Tugas =
a) Tentukan apakah tiap pernyataan berikut sesuai dengan teks tentang budaya mengalah. Jawab ya atau tidak, lalu kutip kata-kata teks yang menentukan.
(i) Artikel Jalaluddin Rachmat dimuat di Republika pada bulan Juni 1996.
(ii) Anak Asvi Warman Adam bersekolah di taman kanak-kanak di London.
(iii) Ihsan Baihaqi Ibnu Bukhari adalah Direktur Auladi Parenting School.
b) Lanjutkan teks tentang budaya mengalah mulai dari kalimat terakhir yang tercantum.

Dokumen Sumber =
==*==

Kamis, 29 Agustus 2013

Budaya Mengalah - Selalu Baikkah?

Budaya Mengalah - Selalu Baikkah?

October 8, 2010 at 8:26am
Written By:
Ihsan Baihaqi Ibnu Bukhari
Direktur Auladi Parenting School
Pembicara Parenting Internasional di 4 negara
dan Pembicara Nasional Parenting di 20 Propinsi, lebih dari 70 Kota di Indonesia
www.auladi.net

Sebagai bahan renungan kita ya. Mudah-mudahan kita semakin menjadi orangtua yang bermanfaat untuk anak bukan yang mematikkan potensi anak.

Salam
Forum Orangtua Shalih

Pendidikan Profesionalisme Sejak TK
Asvi Warman Adam – Ayah Seorang Murid SD

Artikel Jalaluddin Rachmat di Republika 11-12 Juni 1996 lalu membahas secara normatif apa yang harus diperbaiki dan dipersiapkan dalam bidang pendidikan nasional menghadapi era globalisasi dan perdagangan bebas tahun 2003. Kolom ini melengkapi tulisan Kang Jalal itu dengan kongres, yakni pengalaman anak saya mengikuti taman kanak-kanak di Paris, Prancis. Mudah-mudahan perbandingan ini bisa bermanfaat.

==*==

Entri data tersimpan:
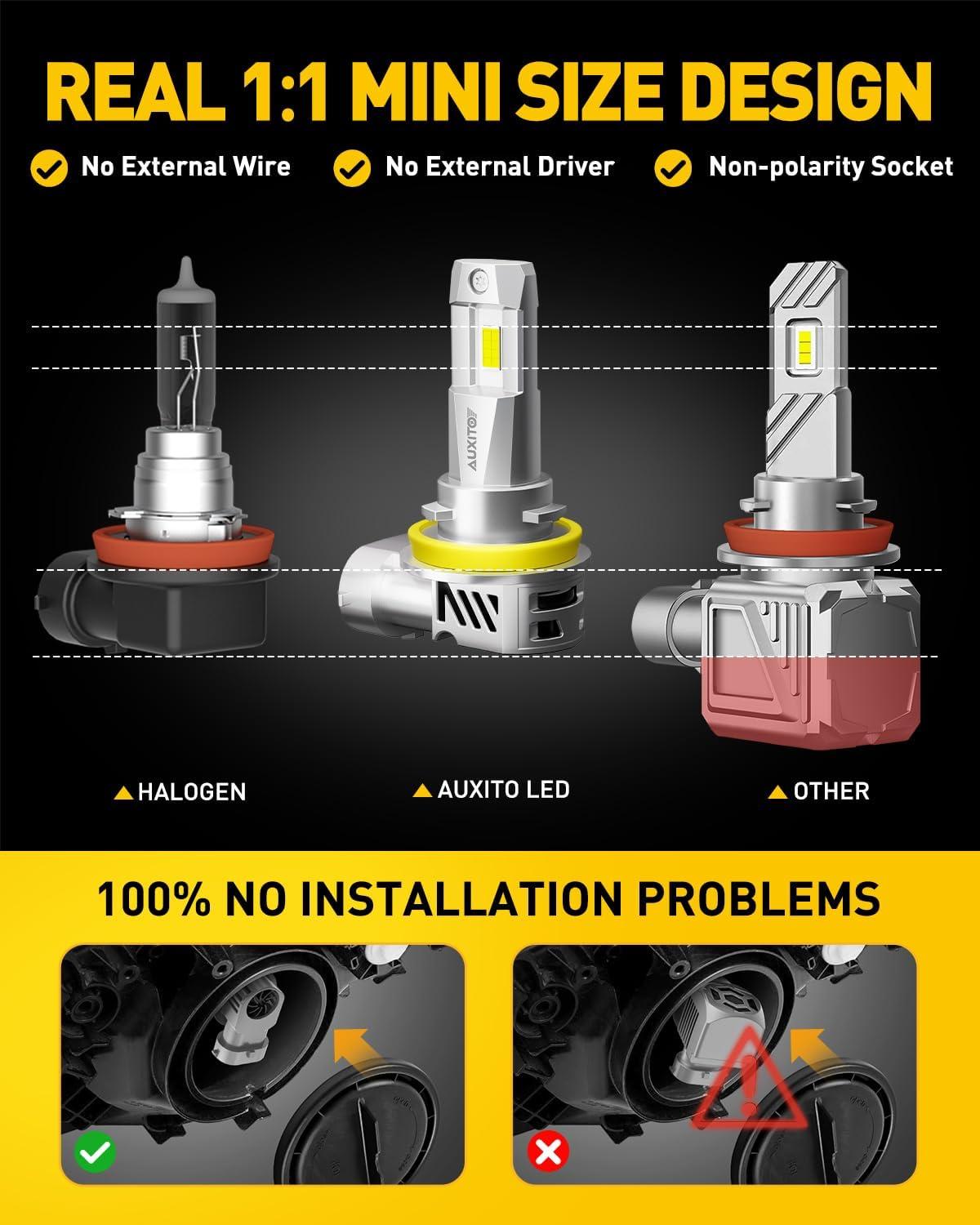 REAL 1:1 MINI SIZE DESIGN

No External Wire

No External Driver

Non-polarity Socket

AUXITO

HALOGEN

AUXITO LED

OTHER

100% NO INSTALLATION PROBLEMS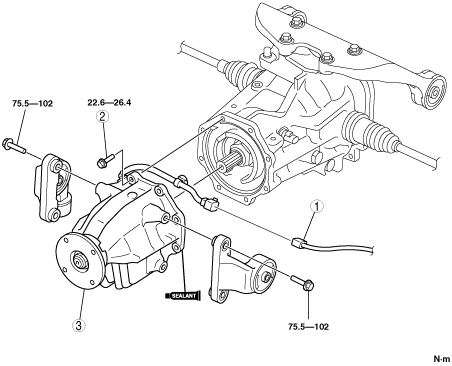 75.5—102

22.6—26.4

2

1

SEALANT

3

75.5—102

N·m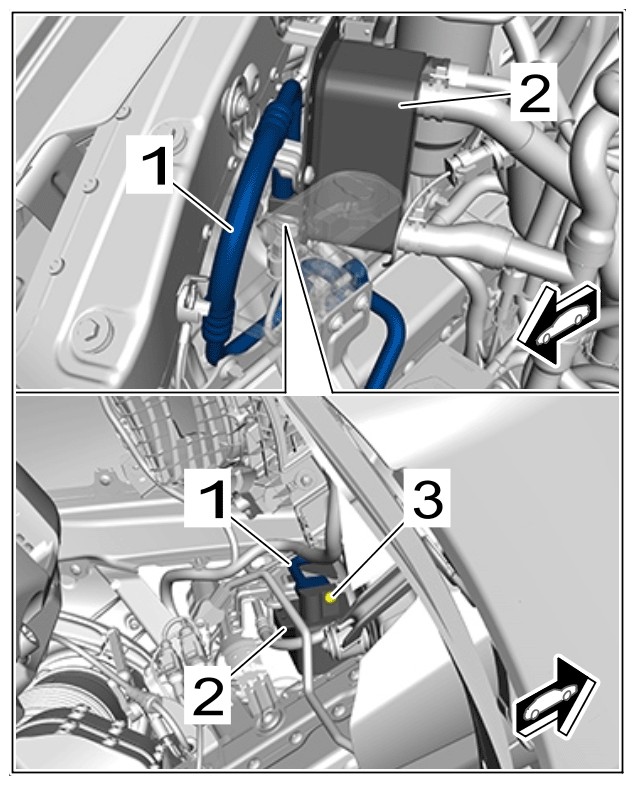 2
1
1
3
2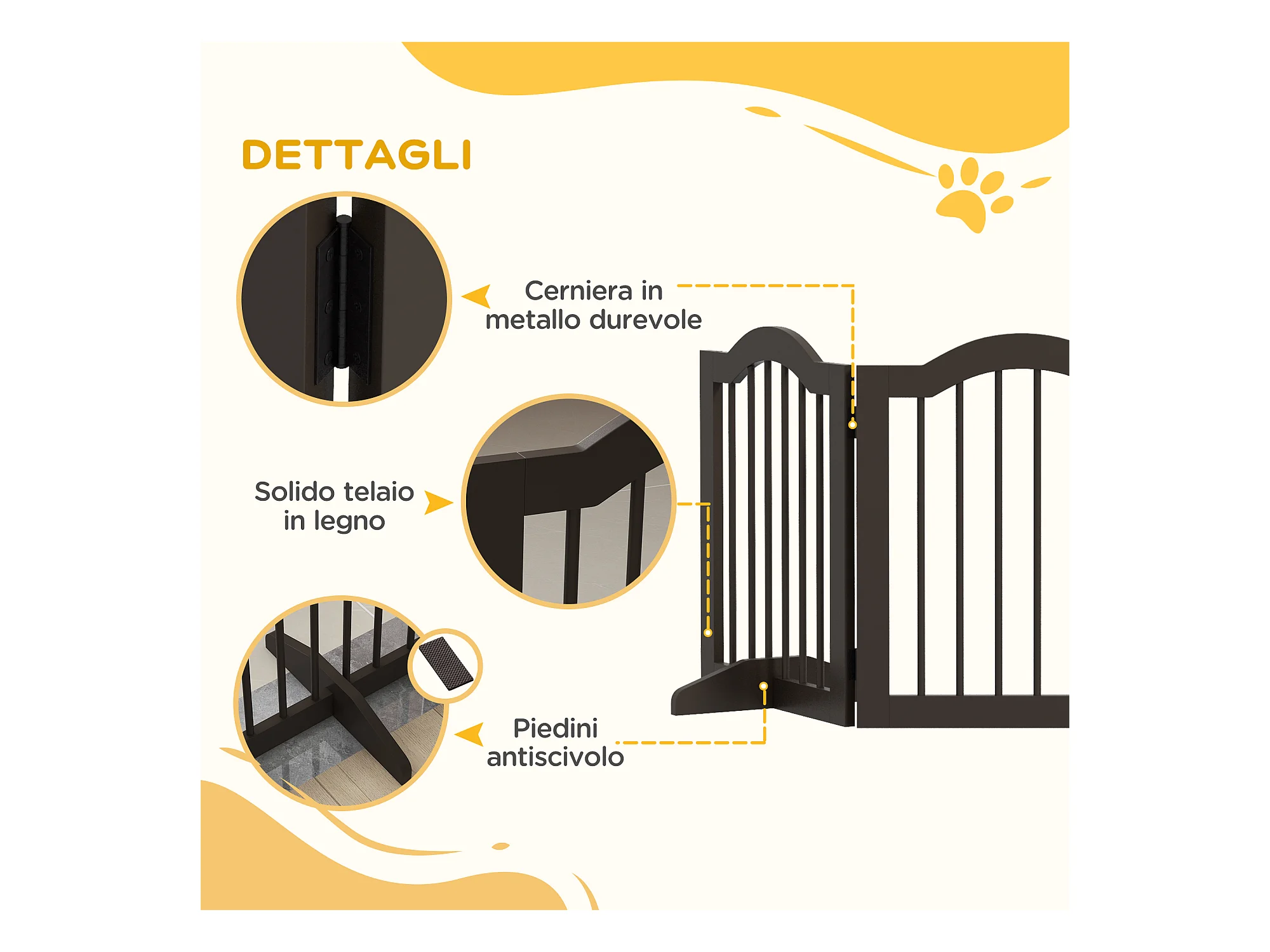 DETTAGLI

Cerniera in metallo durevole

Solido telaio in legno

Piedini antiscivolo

==*==

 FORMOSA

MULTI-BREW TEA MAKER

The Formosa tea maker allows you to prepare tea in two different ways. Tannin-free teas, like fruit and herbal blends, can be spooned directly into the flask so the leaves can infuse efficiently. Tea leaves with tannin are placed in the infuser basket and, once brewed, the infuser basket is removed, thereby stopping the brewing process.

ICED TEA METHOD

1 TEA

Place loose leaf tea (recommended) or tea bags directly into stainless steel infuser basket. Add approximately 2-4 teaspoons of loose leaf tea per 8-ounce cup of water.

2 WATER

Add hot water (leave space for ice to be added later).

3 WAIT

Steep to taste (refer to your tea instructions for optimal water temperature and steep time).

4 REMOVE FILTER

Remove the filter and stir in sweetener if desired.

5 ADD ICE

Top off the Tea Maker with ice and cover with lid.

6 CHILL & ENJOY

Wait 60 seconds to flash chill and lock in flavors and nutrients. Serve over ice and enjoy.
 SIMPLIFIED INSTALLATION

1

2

==*==

Kunci Jawaban =
a)
(i) Ya: "Artikel Jalaluddin Rachmat di Republika 11-12 Juni 1996"
(ii) Tidak: "taman kanak-kanak di Paris, Prancis"
(iii) Ya: "Direktur Auladi Parenting School"

b)
Ketika pulang ke Indonesia, putri saya yang berumur 4 tahun masuk sebuah TK favorit di bilangan Tebet, Jakarta Selatan. Hari pertama, murid-murid menaruh tasnya pada rak yang tersusun berupa 36 kotak di kelas. Kebetulan anak saya menaruh tasnya pada tempat yang sama, kotak itu sudah terisi.

Anak saya melapor ke Ibu Guru. Jawaban guru: “Semua di kelas ini punya Ibu Guru. Anak-anak boleh memakai, tetapi kalian jangan bertengkar, kamu harus hidup rukun. Kamu harus belajar mengalah.” Saya yang mengantar anak ke sekolah pada hari-hari pertama dia masuk TK di Indonesia merasa “kesalahan fatal” dalam dunia pendidikan telah dimulai sejak anak-anak berusia dini.

Anak saya ketika mendengar penjelasan ibu guru itu barangkali mengalami semacam “cultural shock” kecil-kecilan. Sebelum masuk TK di Jakarta, sedari umur 2,5 tahun ia telah ikut TK di Paris. Di Prancis, anak-anak masuk TK sejak 2 tahun terhitung bulan September. Sekolah gratis, kecuali uang makan siang yang harus dibayar orang tua. Ada tiga kategori pembayarannya berdasarkan penghasilan orang tua. Saya, penerima beasiswa dari pemerintah Prancis, termasuk klasifikasi pembayar terendah.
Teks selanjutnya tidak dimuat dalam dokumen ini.